--- START ---

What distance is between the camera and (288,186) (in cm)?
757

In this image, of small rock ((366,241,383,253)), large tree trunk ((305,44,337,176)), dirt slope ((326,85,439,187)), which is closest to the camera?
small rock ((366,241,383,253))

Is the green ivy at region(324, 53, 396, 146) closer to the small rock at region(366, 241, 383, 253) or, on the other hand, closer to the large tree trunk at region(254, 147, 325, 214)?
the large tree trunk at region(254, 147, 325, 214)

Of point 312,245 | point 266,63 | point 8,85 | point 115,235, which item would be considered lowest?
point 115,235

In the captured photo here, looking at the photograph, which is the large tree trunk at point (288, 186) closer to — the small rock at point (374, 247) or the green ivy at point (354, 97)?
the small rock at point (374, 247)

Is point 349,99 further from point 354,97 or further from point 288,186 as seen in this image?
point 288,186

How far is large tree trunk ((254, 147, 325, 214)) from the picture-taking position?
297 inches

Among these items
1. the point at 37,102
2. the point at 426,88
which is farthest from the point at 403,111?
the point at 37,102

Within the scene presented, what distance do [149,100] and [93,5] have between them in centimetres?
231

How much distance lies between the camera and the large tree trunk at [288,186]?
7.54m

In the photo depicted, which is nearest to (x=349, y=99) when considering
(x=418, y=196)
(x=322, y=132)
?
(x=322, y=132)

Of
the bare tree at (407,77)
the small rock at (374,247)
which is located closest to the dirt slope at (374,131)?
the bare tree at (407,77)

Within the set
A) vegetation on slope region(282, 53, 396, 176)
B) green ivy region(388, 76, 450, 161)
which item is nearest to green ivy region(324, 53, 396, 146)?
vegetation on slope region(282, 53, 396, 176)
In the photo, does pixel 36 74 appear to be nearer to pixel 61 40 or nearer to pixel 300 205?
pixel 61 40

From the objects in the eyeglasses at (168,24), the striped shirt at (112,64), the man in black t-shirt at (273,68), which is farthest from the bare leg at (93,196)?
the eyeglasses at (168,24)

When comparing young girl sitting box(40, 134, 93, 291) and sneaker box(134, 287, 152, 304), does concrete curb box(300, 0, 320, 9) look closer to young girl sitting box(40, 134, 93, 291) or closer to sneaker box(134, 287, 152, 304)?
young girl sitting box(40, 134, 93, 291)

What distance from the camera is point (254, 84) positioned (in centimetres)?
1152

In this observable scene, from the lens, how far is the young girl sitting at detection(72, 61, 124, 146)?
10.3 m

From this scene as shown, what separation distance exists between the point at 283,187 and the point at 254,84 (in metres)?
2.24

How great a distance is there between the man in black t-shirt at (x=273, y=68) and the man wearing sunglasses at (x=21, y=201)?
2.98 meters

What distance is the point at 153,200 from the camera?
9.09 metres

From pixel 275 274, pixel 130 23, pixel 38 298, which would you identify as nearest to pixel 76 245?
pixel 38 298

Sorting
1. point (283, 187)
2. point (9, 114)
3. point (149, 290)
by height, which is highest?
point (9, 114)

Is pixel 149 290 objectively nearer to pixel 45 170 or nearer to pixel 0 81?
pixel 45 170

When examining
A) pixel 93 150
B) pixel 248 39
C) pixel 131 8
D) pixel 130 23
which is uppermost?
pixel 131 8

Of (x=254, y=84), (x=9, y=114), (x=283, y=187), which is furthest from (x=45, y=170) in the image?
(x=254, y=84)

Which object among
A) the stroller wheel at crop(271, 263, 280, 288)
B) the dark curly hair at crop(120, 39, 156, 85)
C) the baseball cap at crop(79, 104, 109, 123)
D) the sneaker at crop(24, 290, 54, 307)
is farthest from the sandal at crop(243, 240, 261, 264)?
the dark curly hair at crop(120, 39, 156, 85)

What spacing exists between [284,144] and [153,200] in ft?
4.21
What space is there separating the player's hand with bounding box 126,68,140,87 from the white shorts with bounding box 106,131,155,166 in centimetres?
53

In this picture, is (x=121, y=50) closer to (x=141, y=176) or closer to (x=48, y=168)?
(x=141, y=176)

--- END ---

What you will do:
Repeat, with no changes, each line from the one with "From this scene" to the end of the listing, including both ends and nothing else.

Solution to the problem:
From this scene as shown, what separation distance exists between the point at 283,187 and the point at 254,84 (in metres)?
2.24

How great a distance is there between the man in black t-shirt at (x=273, y=68) and the man wearing sunglasses at (x=21, y=201)?
2.98 meters

What distance is the point at 153,200 from the camera?
9.09 metres

From pixel 275 274, pixel 130 23, pixel 38 298, which would you identify as nearest to pixel 76 245?
pixel 38 298

Sorting
1. point (283, 187)
2. point (9, 114)
3. point (149, 290)
by height, which is highest?
point (9, 114)

Is pixel 149 290 objectively nearer to pixel 45 170 or nearer to pixel 0 81?
pixel 45 170

When examining
A) pixel 93 150
B) pixel 248 39
C) pixel 131 8
D) pixel 130 23
which is uppermost?
pixel 131 8

Of (x=254, y=84), (x=9, y=114), (x=283, y=187), which is furthest from (x=45, y=170) in the image?
(x=254, y=84)

Which object among
A) the stroller wheel at crop(271, 263, 280, 288)
B) the dark curly hair at crop(120, 39, 156, 85)
C) the baseball cap at crop(79, 104, 109, 123)
D) the sneaker at crop(24, 290, 54, 307)
is farthest from the sandal at crop(243, 240, 261, 264)?
the dark curly hair at crop(120, 39, 156, 85)

What spacing exists between [284,144] and [153,200] in ft?
4.21
What space is there separating the player's hand with bounding box 126,68,140,87 from the white shorts with bounding box 106,131,155,166 in centimetres?
53

In this picture, is (x=121, y=50) closer to (x=141, y=176) or closer to (x=48, y=168)?
(x=141, y=176)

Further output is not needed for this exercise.